(INPUT RECORDS)

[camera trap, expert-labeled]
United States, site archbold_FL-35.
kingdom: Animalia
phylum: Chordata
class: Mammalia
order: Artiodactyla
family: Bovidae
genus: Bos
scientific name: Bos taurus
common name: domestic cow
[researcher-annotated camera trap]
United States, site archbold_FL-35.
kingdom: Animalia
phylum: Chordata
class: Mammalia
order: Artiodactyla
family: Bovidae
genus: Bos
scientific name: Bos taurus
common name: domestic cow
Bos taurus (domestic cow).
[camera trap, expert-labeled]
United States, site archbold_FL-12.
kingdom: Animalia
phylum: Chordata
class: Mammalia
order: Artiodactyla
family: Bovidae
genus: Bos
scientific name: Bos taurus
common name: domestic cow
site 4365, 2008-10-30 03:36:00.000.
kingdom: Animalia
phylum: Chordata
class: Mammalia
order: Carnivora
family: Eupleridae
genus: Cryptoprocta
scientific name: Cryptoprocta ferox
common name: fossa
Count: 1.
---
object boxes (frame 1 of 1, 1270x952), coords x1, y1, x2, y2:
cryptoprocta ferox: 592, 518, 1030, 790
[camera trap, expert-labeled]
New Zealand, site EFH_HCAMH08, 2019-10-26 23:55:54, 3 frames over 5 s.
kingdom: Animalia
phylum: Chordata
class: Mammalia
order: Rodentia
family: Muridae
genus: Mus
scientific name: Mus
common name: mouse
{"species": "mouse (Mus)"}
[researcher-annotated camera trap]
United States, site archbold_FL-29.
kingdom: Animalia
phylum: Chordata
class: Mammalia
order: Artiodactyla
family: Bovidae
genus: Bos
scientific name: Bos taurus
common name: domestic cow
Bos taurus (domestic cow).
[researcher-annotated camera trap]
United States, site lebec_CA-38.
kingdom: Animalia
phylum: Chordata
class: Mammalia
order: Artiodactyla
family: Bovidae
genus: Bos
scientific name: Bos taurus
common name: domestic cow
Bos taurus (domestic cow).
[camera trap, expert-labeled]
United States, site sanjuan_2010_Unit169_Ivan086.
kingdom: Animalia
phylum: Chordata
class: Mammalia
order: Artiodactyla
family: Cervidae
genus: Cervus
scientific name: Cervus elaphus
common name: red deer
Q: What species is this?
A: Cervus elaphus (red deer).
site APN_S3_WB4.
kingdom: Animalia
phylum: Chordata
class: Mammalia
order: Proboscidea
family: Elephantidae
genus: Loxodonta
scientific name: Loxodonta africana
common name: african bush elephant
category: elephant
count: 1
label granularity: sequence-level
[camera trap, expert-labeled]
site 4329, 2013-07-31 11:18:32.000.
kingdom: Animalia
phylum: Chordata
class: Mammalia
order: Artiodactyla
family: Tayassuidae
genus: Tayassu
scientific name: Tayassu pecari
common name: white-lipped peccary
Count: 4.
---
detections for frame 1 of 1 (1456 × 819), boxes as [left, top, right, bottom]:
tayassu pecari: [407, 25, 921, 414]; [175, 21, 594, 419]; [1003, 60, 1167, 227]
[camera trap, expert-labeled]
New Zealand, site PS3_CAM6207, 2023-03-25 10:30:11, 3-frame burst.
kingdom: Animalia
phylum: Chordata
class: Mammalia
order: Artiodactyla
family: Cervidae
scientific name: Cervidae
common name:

(End INPUT RECORDS)

The job here is to write out all the entries again exactly.

> [RESPONSE BOX]:
[camera trap, expert-labeled]
United States, site archbold_FL-35.
kingdom: Animalia
phylum: Chordata
class: Mammalia
order: Artiodactyla
family: Bovidae
genus: Bos
scientific name: Bos taurus
common name: domestic cow
[researcher-annotated camera trap]
United States, site archbold_FL-35.
kingdom: Animalia
phylum: Chordata
class: Mammalia
order: Artiodactyla
family: Bovidae
genus: Bos
scientific name: Bos taurus
common name: domestic cow
Bos taurus (domestic cow).
[camera trap, expert-labeled]
United States, site archbold_FL-12.
kingdom: Animalia
phylum: Chordata
class: Mammalia
order: Artiodactyla
family: Bovidae
genus: Bos
scientific name: Bos taurus
common name: domestic cow
site 4365, 2008-10-30 03:36:00.000.
kingdom: Animalia
phylum: Chordata
class: Mammalia
order: Carnivora
family: Eupleridae
genus: Cryptoprocta
scientific name: Cryptoprocta ferox
common name: fossa
Count: 1.
---
object boxes (frame 1 of 1, 1270x952), coords x1, y1, x2, y2:
cryptoprocta ferox: 592, 518, 1030, 790
[camera trap, expert-labeled]
New Zealand, site EFH_HCAMH08, 2019-10-26 23:55:54, 3 frames over 5 s.
kingdom: Animalia
phylum: Chordata
class: Mammalia
order: Rodentia
family: Muridae
genus: Mus
scientific name: Mus
common name: mouse
{"species": "mouse (Mus)"}
[researcher-annotated camera trap]
United States, site archbold_FL-29.
kingdom: Animalia
phylum: Chordata
class: Mammalia
order: Artiodactyla
family: Bovidae
genus: Bos
scientific name: Bos taurus
common name: domestic cow
Bos taurus (domestic cow).
[researcher-annotated camera trap]
United States, site lebec_CA-38.
kingdom: Animalia
phylum: Chordata
class: Mammalia
order: Artiodactyla
family: Bovidae
genus: Bos
scientific name: Bos taurus
common name: domestic cow
Bos taurus (domestic cow).
[camera trap, expert-labeled]
United States, site sanjuan_2010_Unit169_Ivan086.
kingdom: Animalia
phylum: Chordata
class: Mammalia
order: Artiodactyla
family: Cervidae
genus: Cervus
scientific name: Cervus elaphus
common name: red deer
Q: What species is this?
A: Cervus elaphus (red deer).
site APN_S3_WB4.
kingdom: Animalia
phylum: Chordata
class: Mammalia
order: Proboscidea
family: Elephantidae
genus: Loxodonta
scientific name: Loxodonta africana
common name: african bush elephant
category: elephant
count: 1
label granularity: sequence-level
[camera trap, expert-labeled]
site 4329, 2013-07-31 11:18:32.000.
kingdom: Animalia
phylum: Chordata
class: Mammalia
order: Artiodactyla
family: Tayassuidae
genus: Tayassu
scientific name: Tayassu pecari
common name: white-lipped peccary
Count: 4.
---
detections for frame 1 of 1 (1456 × 819), boxes as [left, top, right, bottom]:
tayassu pecari: [407, 25, 921, 414]; [175, 21, 594, 419]; [1003, 60, 1167, 227]
[camera trap, expert-labeled]
New Zealand, site PS3_CAM6207, 2023-03-25 10:30:11, 3-frame burst.
kingdom: Animalia
phylum: Chordata
class: Mammalia
order: Artiodactyla
family: Cervidae
scientific name: Cervidae
common name:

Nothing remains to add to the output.